Pelit
- Cover for issue 6-7/2006
- Editor: Tuukka Grönholm
- Categories: Video game magazine
- Frequency: Monthly
- Circulation: 21,469 (2013)
- Founded: 1992
- Company: Fokus Media Finland
- Country: Finland
- Based in: Helsinki
- Language: Finnish
- Website: pelit.fi
- ISSN: 1235-1199

= Pelit =

Finnish video game magazine

Pelit ("Games") is a Finnish video games magazine published in Helsinki, Finland.

==History==
Pelit dates back to 1987, as an annual extra games-only issue of MikroBitti and C-lehti. Another annual issue was published in 1988, and in 1989 it became semi-annual (two times per year). In 1992, the staff of the semi-annual computer game book launched Pelit as a fully-fledged magazine.

Its layout and contents have occasionally been revised over the years. Game walkthroughs were dropped as the adventure and old-fashioned role-playing games fell out of fashion. A comic, KyöPelit, was started in 1993. While the magazine started with four computer platforms, coverage of the Amiga, Commodore 64 and Atari ST was reduced as the market share for those platforms diminished. The most notable changes to the magazine format were the 1998 founding of its sister publication, the PlayStation-focused Peliasema, and the later merging of the two due to the growth of the console market and the weakening of the PC games market.

The magazine was published 11 times a year by Sanoma Magazines, a division of the Sanoma Group. The group sold the magazine to Fokus Media Finland on 1 September 2014.

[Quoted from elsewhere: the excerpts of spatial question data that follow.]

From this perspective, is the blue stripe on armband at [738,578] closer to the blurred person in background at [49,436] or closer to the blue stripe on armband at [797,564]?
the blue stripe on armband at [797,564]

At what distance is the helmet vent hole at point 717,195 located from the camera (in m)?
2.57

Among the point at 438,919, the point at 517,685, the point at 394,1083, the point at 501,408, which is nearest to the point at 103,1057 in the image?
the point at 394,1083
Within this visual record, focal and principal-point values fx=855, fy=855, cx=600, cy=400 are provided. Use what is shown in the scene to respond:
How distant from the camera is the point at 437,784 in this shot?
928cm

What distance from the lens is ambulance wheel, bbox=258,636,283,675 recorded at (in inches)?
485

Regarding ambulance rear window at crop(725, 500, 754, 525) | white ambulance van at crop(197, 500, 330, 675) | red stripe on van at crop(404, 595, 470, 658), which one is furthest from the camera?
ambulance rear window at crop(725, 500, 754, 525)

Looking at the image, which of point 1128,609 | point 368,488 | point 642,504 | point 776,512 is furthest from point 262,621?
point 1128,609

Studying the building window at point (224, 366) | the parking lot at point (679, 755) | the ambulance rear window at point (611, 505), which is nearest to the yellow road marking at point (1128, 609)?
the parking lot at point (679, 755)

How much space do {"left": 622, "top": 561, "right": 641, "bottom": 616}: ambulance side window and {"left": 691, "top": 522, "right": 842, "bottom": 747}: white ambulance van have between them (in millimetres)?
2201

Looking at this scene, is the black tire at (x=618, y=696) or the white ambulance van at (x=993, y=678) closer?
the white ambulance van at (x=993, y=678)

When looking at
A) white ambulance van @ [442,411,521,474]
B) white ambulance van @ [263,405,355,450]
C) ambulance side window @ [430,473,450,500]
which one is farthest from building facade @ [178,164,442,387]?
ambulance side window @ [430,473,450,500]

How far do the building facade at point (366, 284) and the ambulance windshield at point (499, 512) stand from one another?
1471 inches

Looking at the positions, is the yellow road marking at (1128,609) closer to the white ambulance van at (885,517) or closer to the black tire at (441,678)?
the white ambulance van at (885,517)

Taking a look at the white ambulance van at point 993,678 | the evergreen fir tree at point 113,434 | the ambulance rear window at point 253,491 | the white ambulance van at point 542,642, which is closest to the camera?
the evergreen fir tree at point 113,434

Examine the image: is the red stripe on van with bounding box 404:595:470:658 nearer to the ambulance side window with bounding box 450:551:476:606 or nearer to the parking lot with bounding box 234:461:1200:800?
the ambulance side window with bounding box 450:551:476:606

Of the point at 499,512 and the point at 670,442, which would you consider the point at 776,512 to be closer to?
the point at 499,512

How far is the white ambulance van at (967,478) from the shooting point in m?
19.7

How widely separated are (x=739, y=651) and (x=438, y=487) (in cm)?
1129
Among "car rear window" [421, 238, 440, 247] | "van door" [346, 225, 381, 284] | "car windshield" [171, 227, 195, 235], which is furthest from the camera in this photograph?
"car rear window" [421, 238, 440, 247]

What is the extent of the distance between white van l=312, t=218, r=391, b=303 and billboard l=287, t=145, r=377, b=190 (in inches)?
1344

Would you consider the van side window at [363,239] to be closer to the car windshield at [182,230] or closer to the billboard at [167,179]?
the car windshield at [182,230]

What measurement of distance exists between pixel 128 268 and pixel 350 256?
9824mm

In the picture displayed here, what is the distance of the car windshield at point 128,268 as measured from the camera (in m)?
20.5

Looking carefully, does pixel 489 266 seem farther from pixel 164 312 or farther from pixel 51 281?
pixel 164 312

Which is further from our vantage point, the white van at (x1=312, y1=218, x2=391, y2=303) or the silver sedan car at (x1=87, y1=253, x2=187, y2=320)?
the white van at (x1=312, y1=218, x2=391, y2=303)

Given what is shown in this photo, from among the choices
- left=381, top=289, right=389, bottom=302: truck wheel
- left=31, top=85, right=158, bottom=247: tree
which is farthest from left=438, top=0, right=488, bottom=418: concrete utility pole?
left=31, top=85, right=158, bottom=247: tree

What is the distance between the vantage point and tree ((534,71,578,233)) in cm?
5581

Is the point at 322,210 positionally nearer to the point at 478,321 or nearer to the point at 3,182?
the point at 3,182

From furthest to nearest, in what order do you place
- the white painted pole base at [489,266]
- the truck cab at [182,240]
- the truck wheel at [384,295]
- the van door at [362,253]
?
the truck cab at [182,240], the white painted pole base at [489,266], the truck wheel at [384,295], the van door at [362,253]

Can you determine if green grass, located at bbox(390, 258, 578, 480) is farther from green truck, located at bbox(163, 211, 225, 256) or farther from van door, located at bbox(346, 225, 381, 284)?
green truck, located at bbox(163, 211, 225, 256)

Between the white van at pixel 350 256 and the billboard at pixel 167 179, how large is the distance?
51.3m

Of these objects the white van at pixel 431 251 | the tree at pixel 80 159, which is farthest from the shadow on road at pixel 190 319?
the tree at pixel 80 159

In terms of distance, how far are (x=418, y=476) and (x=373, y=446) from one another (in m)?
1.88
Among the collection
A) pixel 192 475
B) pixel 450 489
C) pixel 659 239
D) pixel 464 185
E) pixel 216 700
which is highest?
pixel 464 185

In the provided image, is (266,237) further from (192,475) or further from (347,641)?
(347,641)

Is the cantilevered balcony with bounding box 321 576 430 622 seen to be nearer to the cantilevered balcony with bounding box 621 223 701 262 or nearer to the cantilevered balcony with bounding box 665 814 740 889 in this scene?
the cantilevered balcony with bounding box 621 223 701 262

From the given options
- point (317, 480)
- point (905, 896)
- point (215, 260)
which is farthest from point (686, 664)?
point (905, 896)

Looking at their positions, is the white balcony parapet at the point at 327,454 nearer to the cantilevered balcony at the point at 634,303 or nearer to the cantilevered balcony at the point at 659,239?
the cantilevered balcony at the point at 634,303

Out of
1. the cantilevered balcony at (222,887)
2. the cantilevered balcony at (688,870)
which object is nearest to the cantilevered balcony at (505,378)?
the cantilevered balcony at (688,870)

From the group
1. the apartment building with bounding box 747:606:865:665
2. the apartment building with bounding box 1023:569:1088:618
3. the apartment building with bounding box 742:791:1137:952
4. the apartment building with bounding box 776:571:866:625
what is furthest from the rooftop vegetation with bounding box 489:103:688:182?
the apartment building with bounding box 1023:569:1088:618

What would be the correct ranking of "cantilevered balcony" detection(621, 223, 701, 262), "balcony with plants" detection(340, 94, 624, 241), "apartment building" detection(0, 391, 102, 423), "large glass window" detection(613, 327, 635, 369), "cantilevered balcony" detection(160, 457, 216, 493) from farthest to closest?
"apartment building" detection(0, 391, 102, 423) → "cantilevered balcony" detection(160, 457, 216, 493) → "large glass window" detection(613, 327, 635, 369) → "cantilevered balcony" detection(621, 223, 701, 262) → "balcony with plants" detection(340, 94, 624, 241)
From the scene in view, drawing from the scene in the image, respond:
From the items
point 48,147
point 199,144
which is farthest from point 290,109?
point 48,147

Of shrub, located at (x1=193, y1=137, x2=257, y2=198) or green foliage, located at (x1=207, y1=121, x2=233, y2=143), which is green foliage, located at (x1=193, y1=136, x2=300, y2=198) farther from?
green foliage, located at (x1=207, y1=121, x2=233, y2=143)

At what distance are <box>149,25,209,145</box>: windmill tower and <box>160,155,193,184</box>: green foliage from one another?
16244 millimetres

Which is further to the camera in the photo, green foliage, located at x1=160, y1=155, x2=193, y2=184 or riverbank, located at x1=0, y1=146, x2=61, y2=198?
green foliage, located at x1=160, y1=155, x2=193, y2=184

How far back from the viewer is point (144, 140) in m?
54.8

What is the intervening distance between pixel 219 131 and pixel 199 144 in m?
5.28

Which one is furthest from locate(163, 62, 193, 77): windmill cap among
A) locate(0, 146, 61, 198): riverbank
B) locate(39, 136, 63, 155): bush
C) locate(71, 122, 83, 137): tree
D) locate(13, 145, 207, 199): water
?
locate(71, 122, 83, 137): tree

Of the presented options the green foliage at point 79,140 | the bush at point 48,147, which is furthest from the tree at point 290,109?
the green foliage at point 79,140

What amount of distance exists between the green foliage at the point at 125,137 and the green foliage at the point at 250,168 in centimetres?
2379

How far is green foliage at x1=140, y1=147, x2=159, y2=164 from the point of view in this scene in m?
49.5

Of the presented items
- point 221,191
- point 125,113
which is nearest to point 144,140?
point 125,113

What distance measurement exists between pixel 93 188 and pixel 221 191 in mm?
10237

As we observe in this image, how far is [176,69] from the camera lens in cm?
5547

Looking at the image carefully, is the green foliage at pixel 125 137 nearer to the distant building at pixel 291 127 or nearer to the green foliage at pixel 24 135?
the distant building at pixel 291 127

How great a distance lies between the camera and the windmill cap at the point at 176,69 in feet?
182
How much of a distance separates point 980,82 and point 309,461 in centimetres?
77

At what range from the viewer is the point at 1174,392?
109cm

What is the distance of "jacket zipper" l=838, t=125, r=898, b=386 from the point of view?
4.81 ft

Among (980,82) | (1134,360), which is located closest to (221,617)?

Pelit's editor-in-chief was Tuija Lindén. Its staff include Niko Nirvi and the cartoonist Wallu. Jyrki Kasvi spent several years as a game reviewer and columnist under the pseudonym Wexteen the Wizard, before entering politics and becoming a member of the Finnish Parliament between 2003-2011. Pelit's review scores are listed on Metacritic.

The 2011 circulation of the monthly was 26,245 copies. The magazine had a circulation of 21,469 copies in 2013.